There were significant (p < 0.001) differences in the unstandardized and standardized physical measures among the Sasang types, as shown in Table 3. The Tae-Eum type showed significantly higher height, weight, BMI, PI, SMM, BFM, RMR_meas, RMR_calc, and PBF than the So-Yang and So-Eum, while the Tae-Eum type had significantly lower PSM, RMRw_meas, and RMRw_calc than the other Sasang types.

3.4. Classification of Tae-Eum- and Non-Tae-Eum-Type Groups

The results of logistic regression with sex, RMRw_calc, PSM, PI, and BMI were found to have an acceptable model fit measured with χ2 (211.717 for model 1 and 209.541 for model 2) and Nagelkerke R2 (0.564 for model 1 and 0.551 for model 2) (Table 4 and Table 5). The regression model 1 revealed the RMRw_calc as a significant predictor, which shows that the RMRw_calc is more pivotal than the BMI, PI, and PSM for classifying Tae-Eum Sasang type from others (Table 4). Additionally, the correctly predicted percentage of regression model 2 (80.7%) using sex and RMRw_calc is similar to that of regression model 1 (81.3%) using five predictors of sex, RMRw_calc, BMI, PI, and PSM (Table 5).

4. Discussion

This study examined the physical features and body composition of the Sasang typology using unstandardized and standardized physical measures and scrutinized the Sasang-type-specific mechanism of obesity in the Tae-Eum type [6,7,31]. The Tae-Eum-type group showed significantly higher body weight, BFM (kg), PBF (%), and unstandardized RMR (kcal/day) than others, while their standardized measures of RMRw (RMR per weight, kcal/day/kg), and PSM (%) were significantly lower (Table 3). The logistic regression models for discriminating Tae-Eum type from others showed the calculated RMRw as a pivotal clinical predictor (Table 4 and Table 5).
The standardized physical measures of PSM (%) and RMRw (kcal/day/kg) were revealed to explain the physiological predisposition of the Tae-Eum Sasang type, and unstandardized measures of weight, BMI, and BFM were disclosed as sequential pathologic features of them [2]. The lowered volume of skeletal muscle per weight (PSM) of the Tae-Eum type was found to reduce their energy expenditure per weight (RMRw), which leads to obesity and metabolic diseases [3]. However, since their total weight is substantially big enough, the RMR (weight × RMRw) representing total calories used by the Tae-Eum type was presented to be higher than others.
The current study provided considerable understanding of the pathophysiological characteristics of the Sasang typology from the following perspectives.

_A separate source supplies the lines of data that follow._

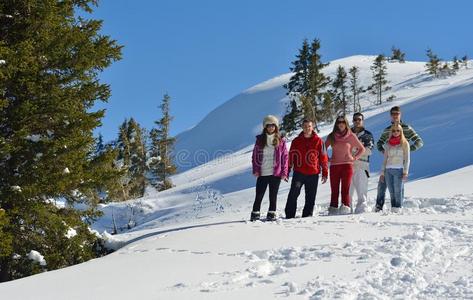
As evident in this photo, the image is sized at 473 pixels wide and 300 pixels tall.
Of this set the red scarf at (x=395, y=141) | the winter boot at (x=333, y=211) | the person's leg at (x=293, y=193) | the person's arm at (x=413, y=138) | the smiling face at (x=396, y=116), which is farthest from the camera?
the person's arm at (x=413, y=138)

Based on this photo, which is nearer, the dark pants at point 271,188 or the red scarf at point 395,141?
the dark pants at point 271,188

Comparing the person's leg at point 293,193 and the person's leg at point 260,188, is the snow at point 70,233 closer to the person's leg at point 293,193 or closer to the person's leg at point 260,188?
the person's leg at point 260,188

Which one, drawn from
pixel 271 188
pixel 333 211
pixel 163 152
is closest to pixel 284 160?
pixel 271 188

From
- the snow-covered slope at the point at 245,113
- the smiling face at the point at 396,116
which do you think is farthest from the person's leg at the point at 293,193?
the snow-covered slope at the point at 245,113

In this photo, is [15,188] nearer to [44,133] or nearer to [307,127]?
[44,133]

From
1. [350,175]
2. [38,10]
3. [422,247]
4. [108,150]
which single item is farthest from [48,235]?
[422,247]

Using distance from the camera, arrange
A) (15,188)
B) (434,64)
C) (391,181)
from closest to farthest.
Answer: (15,188) < (391,181) < (434,64)

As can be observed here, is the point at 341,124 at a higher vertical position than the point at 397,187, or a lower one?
higher

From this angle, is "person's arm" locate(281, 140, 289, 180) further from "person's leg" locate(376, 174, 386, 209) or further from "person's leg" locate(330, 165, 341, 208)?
"person's leg" locate(376, 174, 386, 209)

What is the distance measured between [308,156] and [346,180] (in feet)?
3.16

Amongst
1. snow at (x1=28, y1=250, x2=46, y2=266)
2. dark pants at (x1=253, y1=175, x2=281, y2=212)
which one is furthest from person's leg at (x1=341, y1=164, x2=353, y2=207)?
snow at (x1=28, y1=250, x2=46, y2=266)

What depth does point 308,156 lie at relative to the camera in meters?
Result: 9.62

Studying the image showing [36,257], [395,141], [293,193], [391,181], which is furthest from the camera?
[391,181]

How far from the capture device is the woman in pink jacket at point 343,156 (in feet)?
32.3
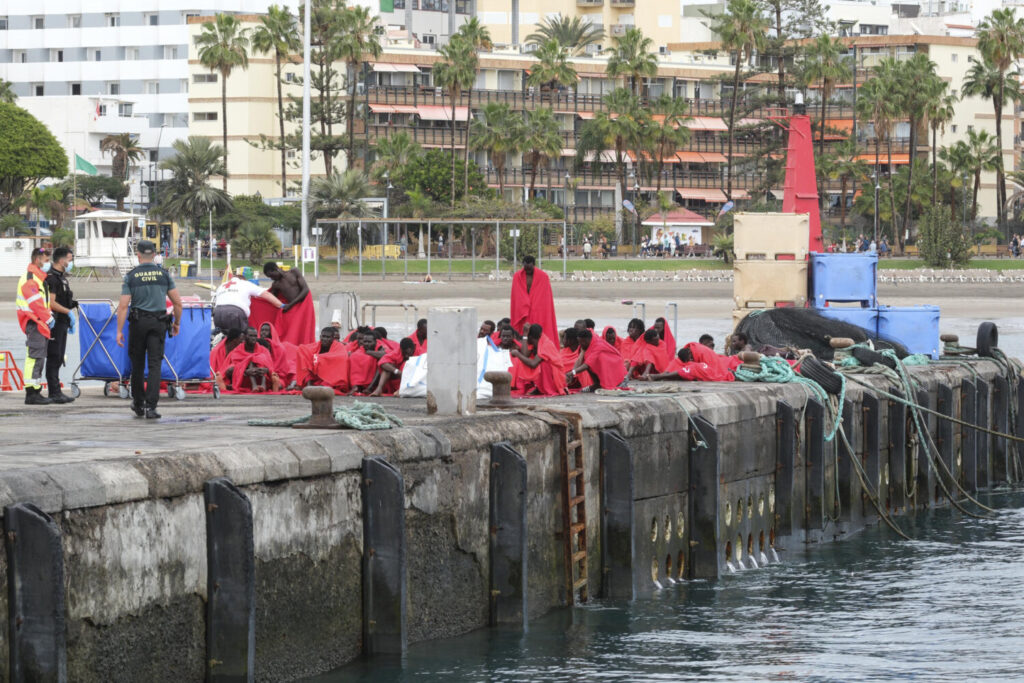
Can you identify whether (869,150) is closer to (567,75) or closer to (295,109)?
(567,75)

First, this study showed that RMRw and PSM are fundamental physical features of the Sasang typology that can be used for accurate Sasang-type diagnosis. The Tae-Eum group was shown to have higher muscle mass, lower PSM, and lowered RMRw, while the So-Eum group had lower muscle mass, higher PSM, and elevated RMRw, which were not reported previously (Table 3). In addition, the regression analysis (Table 4 and Table 5) showed that the clinical importance of RMRw for diagnosing Sasang types is higher than that of PI and BMI reported in previous studies [6,12,18], and the regression model with RMRw can classify Tae-Eum type from others with a diagnostic accuracy of 80.7%.
The distinctive physical predisposition of RMRw, PSM, PI, and BMI [6,10,12,13,32,33] might be clinically useful for objective and efficient Sasang-type diagnosis [32,34] when psychological characteristics of Novelty-Seeking and Harm-Avoidance of TCI and SPQ are considered simultaneously (Figure 1). The combination of RMRw and SPQ as physical and psychological features for clinical diagnosis might exceed 82% of diagnostic accuracy, which was reported with BMI and SPQ in previous studies [17,34,35].

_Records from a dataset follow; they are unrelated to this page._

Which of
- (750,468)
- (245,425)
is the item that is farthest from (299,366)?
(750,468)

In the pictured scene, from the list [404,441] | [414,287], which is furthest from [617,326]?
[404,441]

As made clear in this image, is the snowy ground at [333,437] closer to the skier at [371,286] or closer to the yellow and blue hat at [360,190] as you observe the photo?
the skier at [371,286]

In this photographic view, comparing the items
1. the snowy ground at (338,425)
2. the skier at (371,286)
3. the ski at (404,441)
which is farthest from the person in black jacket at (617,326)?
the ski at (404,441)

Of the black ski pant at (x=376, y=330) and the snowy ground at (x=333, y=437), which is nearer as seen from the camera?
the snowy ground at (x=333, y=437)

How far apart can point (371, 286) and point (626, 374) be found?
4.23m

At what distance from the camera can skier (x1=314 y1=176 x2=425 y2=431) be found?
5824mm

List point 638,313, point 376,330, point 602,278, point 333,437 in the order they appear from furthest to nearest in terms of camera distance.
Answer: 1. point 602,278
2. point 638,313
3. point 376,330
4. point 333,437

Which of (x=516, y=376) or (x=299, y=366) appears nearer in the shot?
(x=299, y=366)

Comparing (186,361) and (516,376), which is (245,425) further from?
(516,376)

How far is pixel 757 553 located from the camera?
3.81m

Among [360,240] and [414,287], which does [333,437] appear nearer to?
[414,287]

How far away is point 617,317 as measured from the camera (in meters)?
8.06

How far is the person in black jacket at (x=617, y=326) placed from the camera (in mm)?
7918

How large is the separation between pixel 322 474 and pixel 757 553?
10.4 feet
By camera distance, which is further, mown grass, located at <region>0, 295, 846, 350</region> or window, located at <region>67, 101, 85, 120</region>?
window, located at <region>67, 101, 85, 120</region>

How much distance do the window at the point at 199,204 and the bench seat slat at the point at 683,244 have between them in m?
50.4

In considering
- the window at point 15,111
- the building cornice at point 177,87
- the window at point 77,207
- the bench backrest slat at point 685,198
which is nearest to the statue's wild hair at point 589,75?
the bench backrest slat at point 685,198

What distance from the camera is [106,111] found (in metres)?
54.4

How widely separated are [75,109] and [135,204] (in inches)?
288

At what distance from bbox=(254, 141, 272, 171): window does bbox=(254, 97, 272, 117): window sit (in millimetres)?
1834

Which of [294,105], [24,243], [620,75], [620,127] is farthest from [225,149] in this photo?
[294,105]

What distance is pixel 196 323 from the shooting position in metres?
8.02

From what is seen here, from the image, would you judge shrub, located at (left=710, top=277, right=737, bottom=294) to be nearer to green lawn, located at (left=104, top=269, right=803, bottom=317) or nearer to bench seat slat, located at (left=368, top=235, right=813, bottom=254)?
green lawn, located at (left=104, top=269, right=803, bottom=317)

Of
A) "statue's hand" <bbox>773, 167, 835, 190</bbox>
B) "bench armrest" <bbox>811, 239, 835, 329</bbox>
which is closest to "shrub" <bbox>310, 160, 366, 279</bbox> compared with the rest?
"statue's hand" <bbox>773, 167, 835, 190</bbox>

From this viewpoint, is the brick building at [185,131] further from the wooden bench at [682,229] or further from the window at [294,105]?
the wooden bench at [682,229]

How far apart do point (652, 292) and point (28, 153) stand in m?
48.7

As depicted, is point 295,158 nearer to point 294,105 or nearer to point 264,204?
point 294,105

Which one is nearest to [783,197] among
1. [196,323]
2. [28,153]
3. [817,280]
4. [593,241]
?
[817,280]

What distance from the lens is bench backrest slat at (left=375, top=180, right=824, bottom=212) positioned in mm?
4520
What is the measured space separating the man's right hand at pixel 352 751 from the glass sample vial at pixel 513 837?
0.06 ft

Second, the results provide a theoretical framework for the tailored prevention and management of obesity and metabolic diseases rather than the stereotyped interventions of calorie restriction and appetite suppression in everyday life.

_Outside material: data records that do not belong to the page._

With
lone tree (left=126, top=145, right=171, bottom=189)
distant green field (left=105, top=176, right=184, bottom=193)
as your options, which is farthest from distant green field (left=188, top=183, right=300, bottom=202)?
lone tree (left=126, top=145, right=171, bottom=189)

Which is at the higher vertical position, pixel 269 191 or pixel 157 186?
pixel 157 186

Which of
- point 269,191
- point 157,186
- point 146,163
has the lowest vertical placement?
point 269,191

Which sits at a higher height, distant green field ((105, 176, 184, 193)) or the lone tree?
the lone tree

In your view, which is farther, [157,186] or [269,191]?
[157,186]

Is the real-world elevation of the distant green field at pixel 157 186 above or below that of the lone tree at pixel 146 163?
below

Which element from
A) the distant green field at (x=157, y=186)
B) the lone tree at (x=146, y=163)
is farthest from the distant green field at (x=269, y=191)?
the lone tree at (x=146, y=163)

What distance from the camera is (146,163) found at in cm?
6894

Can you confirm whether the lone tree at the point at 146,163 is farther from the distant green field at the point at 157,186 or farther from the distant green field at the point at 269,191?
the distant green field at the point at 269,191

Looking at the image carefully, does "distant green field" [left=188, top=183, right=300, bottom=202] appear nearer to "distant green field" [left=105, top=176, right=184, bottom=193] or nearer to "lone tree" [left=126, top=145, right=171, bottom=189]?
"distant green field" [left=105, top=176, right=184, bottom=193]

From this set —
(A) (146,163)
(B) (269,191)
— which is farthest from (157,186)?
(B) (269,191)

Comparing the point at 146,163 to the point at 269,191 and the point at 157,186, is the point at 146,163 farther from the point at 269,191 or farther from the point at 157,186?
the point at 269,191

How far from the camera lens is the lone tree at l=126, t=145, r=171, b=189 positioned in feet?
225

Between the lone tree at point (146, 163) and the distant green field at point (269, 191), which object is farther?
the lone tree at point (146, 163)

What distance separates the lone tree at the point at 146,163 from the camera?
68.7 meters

The high waist–hip ratio, BMI, PI, BFM, and PBF might be just consequential characteristics of the Tae-Eum-type group, while lowered RMRw from low PSM could be a pivotal developmental mechanism of the Tae-Eum-type-specific physical predisposition [2,26]. The prevailing obesity management strategy has regarded the reduction in fat mass as a major concern, whereas the Tae-Eum-type-specific approach recommends for management and interventions to focus on the increase in muscle mass and energy expenditure.
For example, the Tae-Eum-type-specific medical herbs were shown to modulate metabolic regulation [8]. Ephedra Sinica showed the augmentation of energy expenditure [36,37], and Platycodon Grandiflorus root increased energy expenditure and thermogenic gene expression [38]. A physical exercise scheme of high weight with low-repetition exercise and short-term anaerobic exercise for increasing muscle mass might be an optimal exercise plan for Tae-Eum-type obesity. A clinical study attesting the effectiveness of obesity management using Tae-Eum-type-specific medical herbs and acupuncture treatment is required.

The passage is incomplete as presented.